Après avoir roulé plusieurs minutes, elle s’arrêta sur le bas-côté pour repositionner son panier d’osier sur le porte bagage. C’est à ce moment là qu’elle entendit un gémissement venant du bois en contrebas.

Maman laissa sa mobylette et sauta le fossé d’un bond. La plainte se fit plus proche. Elle descendit de quelques mètres encore, s’accrochant aux branches. C’est là qu’elle le découvrit. C’était un chiot, à peine âgé de quelques semaines. Il avait probablement été abandonné là par quelque personne peu scrupuleuse. Sans doute était-il là depuis peu car il paraissait en bonne santé.

Bien qu’attendrie par le petit chien, maman ne su que faire de cette découverte. Elle se laissa un temps de réflexion, fit demi-tour, se promettant de regarder, à son retour, si il était encore là, auquel cas, elle le ramènerait à la maison.

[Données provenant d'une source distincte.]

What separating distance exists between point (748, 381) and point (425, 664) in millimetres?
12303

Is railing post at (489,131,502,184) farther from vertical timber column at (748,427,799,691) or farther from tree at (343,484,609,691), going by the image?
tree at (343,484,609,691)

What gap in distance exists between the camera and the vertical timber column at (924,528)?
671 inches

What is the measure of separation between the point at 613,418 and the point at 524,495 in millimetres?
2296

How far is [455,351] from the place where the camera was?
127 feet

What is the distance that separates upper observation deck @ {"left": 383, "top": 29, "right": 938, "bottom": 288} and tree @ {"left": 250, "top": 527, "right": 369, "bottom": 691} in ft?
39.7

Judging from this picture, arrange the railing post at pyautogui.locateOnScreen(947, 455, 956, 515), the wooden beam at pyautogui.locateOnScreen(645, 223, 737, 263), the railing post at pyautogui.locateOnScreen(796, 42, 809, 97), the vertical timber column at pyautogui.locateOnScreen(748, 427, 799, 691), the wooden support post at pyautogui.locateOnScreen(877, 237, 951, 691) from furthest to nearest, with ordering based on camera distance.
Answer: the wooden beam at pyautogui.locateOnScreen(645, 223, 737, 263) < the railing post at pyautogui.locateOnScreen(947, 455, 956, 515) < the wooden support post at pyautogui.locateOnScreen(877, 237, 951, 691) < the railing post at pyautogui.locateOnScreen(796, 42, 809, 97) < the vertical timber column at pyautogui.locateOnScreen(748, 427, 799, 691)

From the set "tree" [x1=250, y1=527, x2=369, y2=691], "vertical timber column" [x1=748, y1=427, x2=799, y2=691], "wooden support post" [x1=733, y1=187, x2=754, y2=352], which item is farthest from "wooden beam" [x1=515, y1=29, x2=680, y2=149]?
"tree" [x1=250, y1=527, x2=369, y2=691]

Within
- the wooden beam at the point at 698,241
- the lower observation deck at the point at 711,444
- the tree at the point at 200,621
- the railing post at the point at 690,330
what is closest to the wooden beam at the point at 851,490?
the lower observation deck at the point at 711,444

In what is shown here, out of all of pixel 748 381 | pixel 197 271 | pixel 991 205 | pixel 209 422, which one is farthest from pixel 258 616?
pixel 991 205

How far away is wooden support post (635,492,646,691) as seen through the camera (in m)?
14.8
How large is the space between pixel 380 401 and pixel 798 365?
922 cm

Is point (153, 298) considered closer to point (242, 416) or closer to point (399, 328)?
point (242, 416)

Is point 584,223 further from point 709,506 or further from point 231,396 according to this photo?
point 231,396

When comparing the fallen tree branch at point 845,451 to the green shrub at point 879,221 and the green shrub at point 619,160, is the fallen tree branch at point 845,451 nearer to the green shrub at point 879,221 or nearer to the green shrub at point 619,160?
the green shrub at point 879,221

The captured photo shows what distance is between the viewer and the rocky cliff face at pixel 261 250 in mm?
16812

Lorsqu’elle repassa, deux heures plus tard, elle trouva le chiot au même endroit. Cette fois-ci, elle le prit dans ses bras et le glissa dans sa poche. Elle imaginait sans doute notre tête lorsque nous découvririons ce qu’elle cachait dans ses vêtements.

Ma soeur et moi finissions de goûter quand nous entendîmes le klaxon de la mobylette. Maman éteignit le moteur et nous appela :

_ “Les filles, venez vite, j’ai une surprise pour vous ! »

Nous nous précipitâmes à l’extérieur :

_ “Tu nous a acheté des gâteaux ? » demanda ma soeur .

_ “Non! Mais j’ai un cadeau pour vous, devinez ce que c’est ? ».

Nous eûmes beau nous creuser la tête, nous n’arrivions pas à savoir quelle était cette surprise. Soudain, une boule de poils sauta de la poche de la veste de laine et se précipita vers les poules qui picoraient dans la cour.

_ “Un chien “ !

C’est dans une cacophonie indescriptible que se termina l’après-midi. Le chiot courait après les poules qui voletaient dans tous les sens, effrayées. Moi, j' essayais d’attraper l’animal, ma soeur sur les talons !

Nous n'en revenions pas. Cela faisait si longtemps que nous avions envie d’avoir un chien, et enfin le rêve devenait réalité. Ma soeur attrapa le chiot avant moi et le prit dans ses bras. Le petit chien, nullement effrayé par ce qui lui arrivait, posa ses petites pattes sur son visage et se mit à la lécher, tout en frétillant la queue. Pendant que maman nous expliquait comment elle avait découvert le chiot, je m'approchais enfin de lui et le caressais, il était doux. Je l'aimais déjà tant.

_ “Comment il s’appelle?».

Maman répondit qu'elle ne le savait pas. Il n’avait pas de collier et avait été probablement abandonné.

_ "Il va falloir lui donner un nom" nous dit elle.

J'échangeais juste un regard avec ma soeur. Et c’est d’une seule voix que nous prononçâmes le nom de notre petit compagnon :

_ « Flika »

Ainsi Flika, le petit chien blanc tacheté de noir, entra dans la famille, un jour d’été, au milieu des cris de joie d’enfant et des caquètements de poules.